-- WHAT YOU WILL DO --
A) List the terms whose descriptions the numbered questions in the strategic planning handout ask about.
B) Please continue the strategic planning handout from the point where it stops.
*** Opening SOURCE TEXT ***
Planning, Performance, and Control


Second Term, Academic Year 2021-2022

HANDOUT 9: STRATEGIC PLANNING

STRATEGY AND SWOT

1. Which of the following correctly describes strategy?


A. Strategy is the short-term planning and work of the organization. Strategy work
is not the day-to-day operations work of the organization, but strategy does guide
that daily work in the organization. Strategy provides a framework and feedback
mechanism to evaluate the short-term effects of daily work on the future of the
organization.
B. Strategy is the long-term planning and work of the organization. Strategy work is
the day-to-day operations work of the organization, guiding that daily work in the
organization. Strategy provides a framework and feedback mechanism to
evaluate the long-term effects of daily work on the future of the organization.
C. Strategy is the short-term planning and work of the organization. Strategy work
is the day-to-day operations work of the organization, guiding that daily work in
the organization. Strategy provides a framework and feedback mechanism to
evaluate the short-term effects of daily work on the future of the organization.
D. Strategy is the long-term planning and work of the organization. Strategy work is
not the day-to-day operations work of the organization, but strategy does guide
that daily work in the organization. Strategy provides a framework and feedback
mechanism to evaluate the long-term effects of daily work on the future of the
organization.

2. Which of the following correctly describes vision statement and mission statement,
respectively?
A. The mission statement describes what the organization intends to be or become
and answers the question, “Who are we?” The mission statement guides
subsequently the development of the vision statement. The vision statement
describes what the organization is committed to do or how it will act and answers
the question, “What do we do?”
B. The vision statement describes what the organization intends to be or become
and answers the question, “Who are we?” The vision statement guides
subsequently the development of the mission statement. The mission statement
describes what the organization is committed to do or how it will act and answers
the question, “What do we do?”
*** Closing SOURCE TEXT ***
*** Opening DATASET EXTRACT ***
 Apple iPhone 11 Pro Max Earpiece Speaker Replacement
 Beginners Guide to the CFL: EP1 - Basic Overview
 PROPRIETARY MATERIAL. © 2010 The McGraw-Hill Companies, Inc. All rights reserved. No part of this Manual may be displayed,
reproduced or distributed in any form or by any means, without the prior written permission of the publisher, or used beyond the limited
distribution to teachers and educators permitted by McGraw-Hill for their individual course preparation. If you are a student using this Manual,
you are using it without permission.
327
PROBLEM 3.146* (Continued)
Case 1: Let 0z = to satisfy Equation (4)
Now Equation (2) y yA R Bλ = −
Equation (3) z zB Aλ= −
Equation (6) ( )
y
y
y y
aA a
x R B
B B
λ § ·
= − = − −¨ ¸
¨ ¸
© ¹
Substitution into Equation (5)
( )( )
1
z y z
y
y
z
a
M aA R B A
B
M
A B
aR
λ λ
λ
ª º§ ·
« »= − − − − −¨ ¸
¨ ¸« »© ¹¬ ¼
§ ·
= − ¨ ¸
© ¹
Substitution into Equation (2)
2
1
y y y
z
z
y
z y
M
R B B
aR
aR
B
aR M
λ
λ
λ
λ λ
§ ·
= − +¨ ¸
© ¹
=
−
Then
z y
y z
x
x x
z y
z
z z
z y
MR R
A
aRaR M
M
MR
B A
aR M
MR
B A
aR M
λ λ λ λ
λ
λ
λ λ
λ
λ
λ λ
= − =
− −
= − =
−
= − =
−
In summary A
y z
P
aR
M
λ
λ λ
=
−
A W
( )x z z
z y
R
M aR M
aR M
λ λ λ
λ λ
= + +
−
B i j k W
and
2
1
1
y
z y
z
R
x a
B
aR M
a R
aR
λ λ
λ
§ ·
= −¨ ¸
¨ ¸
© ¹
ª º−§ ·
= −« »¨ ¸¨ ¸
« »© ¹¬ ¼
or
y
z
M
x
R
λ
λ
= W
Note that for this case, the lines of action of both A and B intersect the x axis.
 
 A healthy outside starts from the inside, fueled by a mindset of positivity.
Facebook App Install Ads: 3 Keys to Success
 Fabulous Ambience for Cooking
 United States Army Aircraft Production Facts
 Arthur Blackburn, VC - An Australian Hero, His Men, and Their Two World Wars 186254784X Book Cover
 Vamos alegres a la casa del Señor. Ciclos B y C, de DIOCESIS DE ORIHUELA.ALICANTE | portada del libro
*** Closing DATASET EXTRACT ***
-- TASK RESPONSES --
A) strategy; vision statement; mission statement

B)
C. The vision statement describes what the organization intends to be or become
and answers the question, “What do we do?” The vision statement guides
subsequently the development of the mission statement. The mission statement
describes what the organization is committed to do or how it will act and answers
the question, “Who are we?”
D. The mission statement describes what the organization is committed to do or
how it will act and answers the question, “Who are we?” The mission statement
guides subsequently the development of the vision statement. The vision
statement describes what the organization intends to be or become and answers
the question, “What do we do?”
3. Which of the following correctly orders the steps in the Strategic Planning Process?
A. Vision and Mission, Environmental Scanning, Strategy Implementation, Strategy
Design, Evaluation and Control
B. Environmental Scanning, Vision and Mission, Strategy Design, Strategy
Implementation, Evaluation and Control
C. Vision and Mission, Environmental Scanning, Strategy Design, Evaluation and
Control, Strategy Implementation
D. Vision and Mission, Environmental Scanning, Strategy Design, Strategy
Implementation, Evaluation and Control

4. Which of the following is the appropriate time frame for a strategic plan?
A. Always short-term
B. Commonly short-term but it depends on the industry
C. Commonly long-term but it depends on the industry
D. Always long-term

5. The CEO of Chroma, Inc., a large multinational company, believes that the company
should prepare strategic plans at least once a year. However, the company's president
believes that strategic plans should not be changed frequently and should be
prepared only every three years. Which of the following types of organization
structures for Chroma would support the CEO's position on the time frame of
strategic plans for Chroma?
A. Chroma is in the business of publishing a trade magazine for the woodworking
machinery industry in Colorado.
B. Chroma is a leading provider of cutting-edge communication technology and
functions in a fast-moving and highly competitive market.
C. Chroma is the only seller of antique Asian musical instruments on the West Coast.
D. Chroma's business comes primarily from the long-term contracts it has with the
U.S. government to carry out construction projects.

6. Which of the following is not one of the aspects or features of an organization's


environment?
A. Companies in the same geographical region that will never be customers or
competitors
B. Suppliers and other stakeholders who may partner with the organization,
including local governments and community groups
C. The world in which the organization operates, which involves economic trends,
government and legal mandates, and demographic factors
D. The organization's internal structure, comprising employees, physical assets,
financial resources, intellectual property, etc.

7. Which of the following is not an example of an internal factor in SWOT analysis?


A. Physical assets
B. Human skills
C. Customer demographics
D. Reputation and Brand

8. The top management of Juno, Inc., a manufacturer of cell phones and laptops, is in the
process of conducting a SWOT (strengths, weaknesses, opportunities, and threats)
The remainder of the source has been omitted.